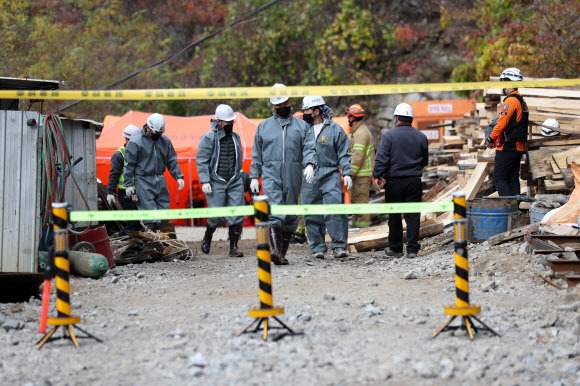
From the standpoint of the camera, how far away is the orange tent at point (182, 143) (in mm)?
15719

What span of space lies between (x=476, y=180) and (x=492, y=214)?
1.35 metres

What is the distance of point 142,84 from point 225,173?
15.0m

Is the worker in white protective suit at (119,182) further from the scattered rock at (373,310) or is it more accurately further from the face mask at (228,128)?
the scattered rock at (373,310)

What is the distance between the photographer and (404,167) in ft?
31.1

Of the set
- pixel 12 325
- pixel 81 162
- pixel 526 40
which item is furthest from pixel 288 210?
pixel 526 40

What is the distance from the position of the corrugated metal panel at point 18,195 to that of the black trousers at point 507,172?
19.9ft

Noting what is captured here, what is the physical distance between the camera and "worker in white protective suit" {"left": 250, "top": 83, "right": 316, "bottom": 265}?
367 inches

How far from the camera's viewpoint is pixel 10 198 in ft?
23.0

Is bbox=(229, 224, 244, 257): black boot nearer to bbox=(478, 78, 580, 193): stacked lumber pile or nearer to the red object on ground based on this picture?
the red object on ground

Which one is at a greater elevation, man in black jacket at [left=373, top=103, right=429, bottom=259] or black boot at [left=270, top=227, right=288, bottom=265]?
man in black jacket at [left=373, top=103, right=429, bottom=259]

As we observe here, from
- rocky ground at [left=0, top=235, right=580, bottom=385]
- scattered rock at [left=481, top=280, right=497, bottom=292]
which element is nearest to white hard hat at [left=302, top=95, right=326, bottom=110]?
rocky ground at [left=0, top=235, right=580, bottom=385]

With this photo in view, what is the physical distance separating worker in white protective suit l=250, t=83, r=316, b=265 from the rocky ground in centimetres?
115

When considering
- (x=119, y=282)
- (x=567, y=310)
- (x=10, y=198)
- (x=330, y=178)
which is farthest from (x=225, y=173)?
(x=567, y=310)

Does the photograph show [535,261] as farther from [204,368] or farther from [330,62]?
[330,62]
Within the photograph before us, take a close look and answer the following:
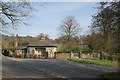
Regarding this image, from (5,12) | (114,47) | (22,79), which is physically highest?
(5,12)

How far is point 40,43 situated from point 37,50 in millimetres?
2357

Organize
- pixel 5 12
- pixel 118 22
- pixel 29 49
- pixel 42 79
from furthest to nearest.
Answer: pixel 29 49 → pixel 5 12 → pixel 118 22 → pixel 42 79

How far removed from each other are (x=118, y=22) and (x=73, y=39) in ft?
119

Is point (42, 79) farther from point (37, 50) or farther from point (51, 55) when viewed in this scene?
point (37, 50)

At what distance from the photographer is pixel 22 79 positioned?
10.6 meters

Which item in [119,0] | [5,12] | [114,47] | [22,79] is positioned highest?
[119,0]

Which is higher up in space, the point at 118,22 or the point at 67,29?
the point at 67,29

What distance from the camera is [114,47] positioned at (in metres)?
9.27

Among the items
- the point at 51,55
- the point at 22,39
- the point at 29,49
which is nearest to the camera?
the point at 51,55

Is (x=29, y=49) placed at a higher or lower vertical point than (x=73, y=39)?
lower

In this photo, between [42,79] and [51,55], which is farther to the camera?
[51,55]

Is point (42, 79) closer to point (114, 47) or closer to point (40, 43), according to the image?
point (114, 47)

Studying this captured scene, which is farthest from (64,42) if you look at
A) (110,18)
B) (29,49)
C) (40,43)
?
(110,18)

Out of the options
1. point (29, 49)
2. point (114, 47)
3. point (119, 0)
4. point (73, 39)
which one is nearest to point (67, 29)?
point (73, 39)
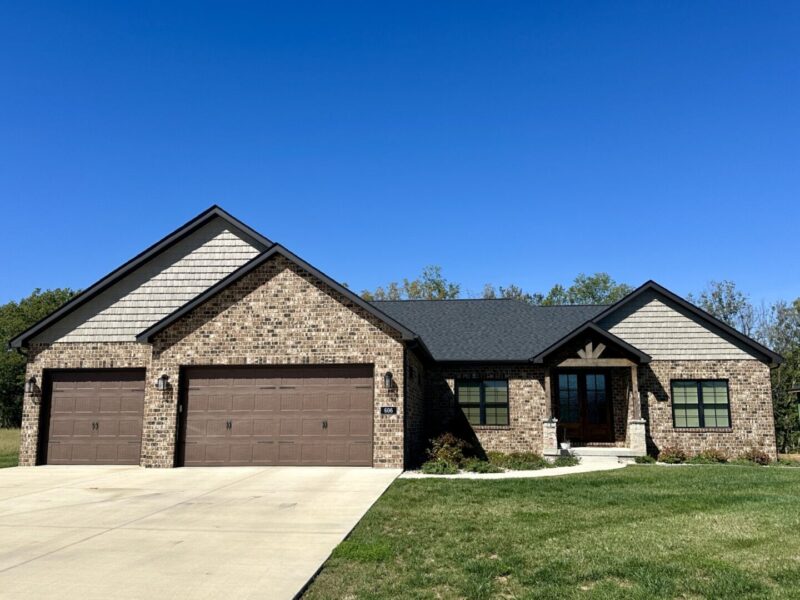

WHAT IS REQUIRED:
Report each line in the records above that contains the word "object", with case counting.

THE OUTPUT:
Is bbox=(229, 224, 244, 257): black boot nearer to bbox=(478, 78, 580, 193): stacked lumber pile or nearer to the red object on ground based on this picture?
the red object on ground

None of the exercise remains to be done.